AIM OF THE EXERCISE ::
Although the entries contain pictures, only their words should be duplicated exactly.

RAW DATA ::

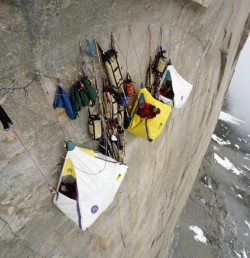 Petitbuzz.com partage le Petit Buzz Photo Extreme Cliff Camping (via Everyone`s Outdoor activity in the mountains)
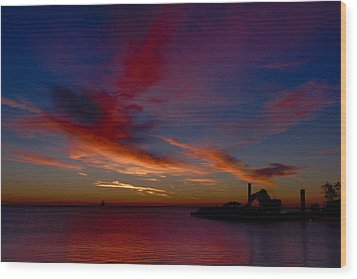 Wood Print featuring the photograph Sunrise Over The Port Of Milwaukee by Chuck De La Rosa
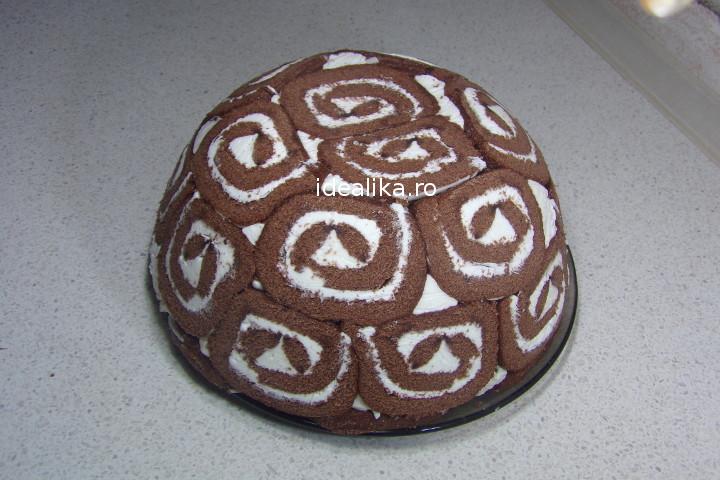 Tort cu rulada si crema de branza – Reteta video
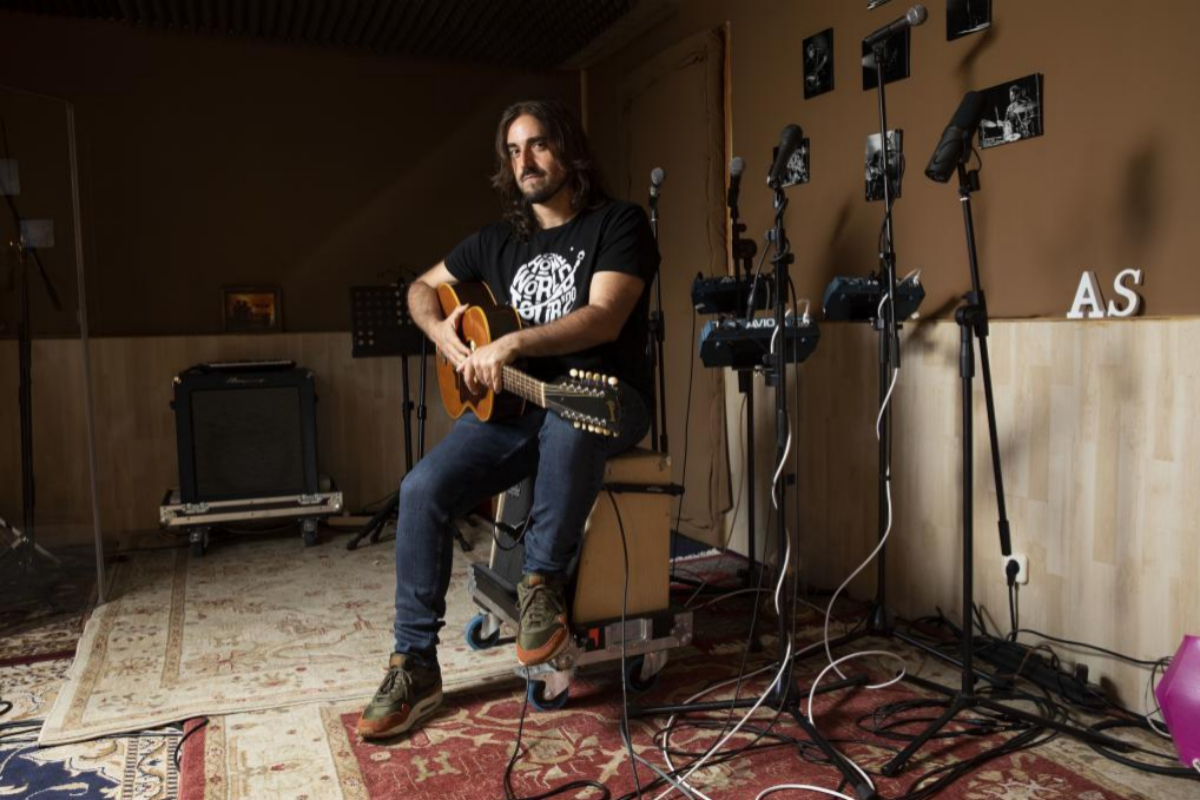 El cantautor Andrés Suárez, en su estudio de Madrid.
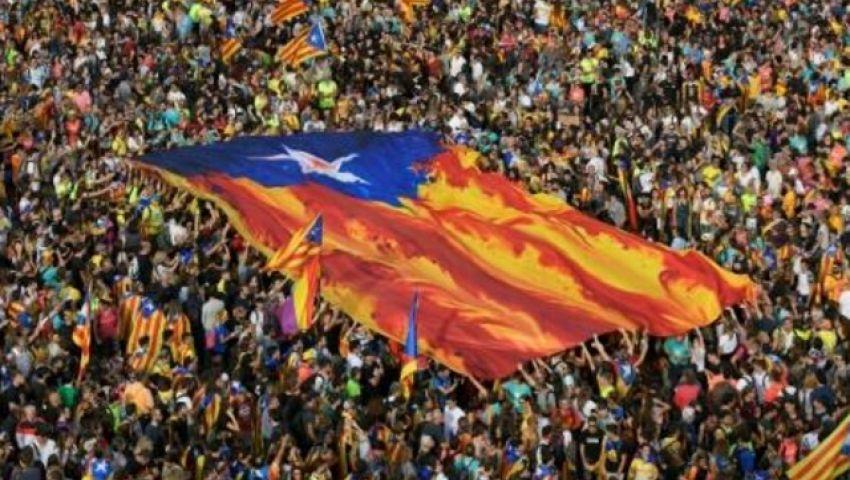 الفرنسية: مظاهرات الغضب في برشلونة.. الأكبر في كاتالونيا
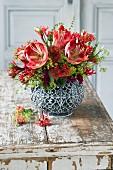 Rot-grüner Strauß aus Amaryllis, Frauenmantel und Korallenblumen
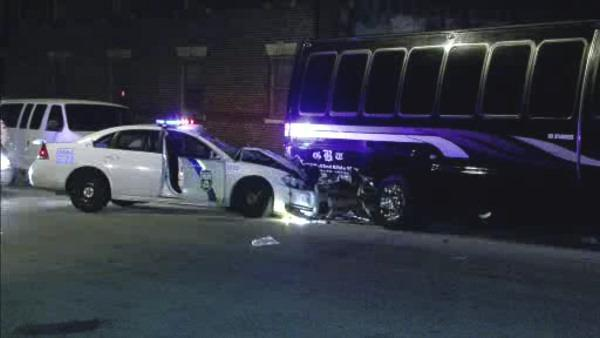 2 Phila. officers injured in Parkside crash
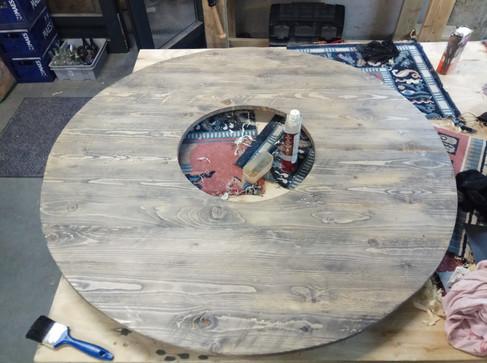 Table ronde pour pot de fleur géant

REPLY ::
 Petitbuzz.com partage le Petit Buzz Photo Extreme Cliff Camping (via Everyone`s Outdoor activity in the mountains)
 Wood Print featuring the photograph Sunrise Over The Port Of Milwaukee by Chuck De La Rosa
 Tort cu rulada si crema de branza – Reteta video
 El cantautor Andrés Suárez, en su estudio de Madrid.
 الفرنسية: مظاهرات الغضب في برشلونة.. الأكبر في كاتالونيا
 Rot-grüner Strauß aus Amaryllis, Frauenmantel und Korallenblumen
 2 Phila. officers injured in Parkside crash
 Table ronde pour pot de fleur géant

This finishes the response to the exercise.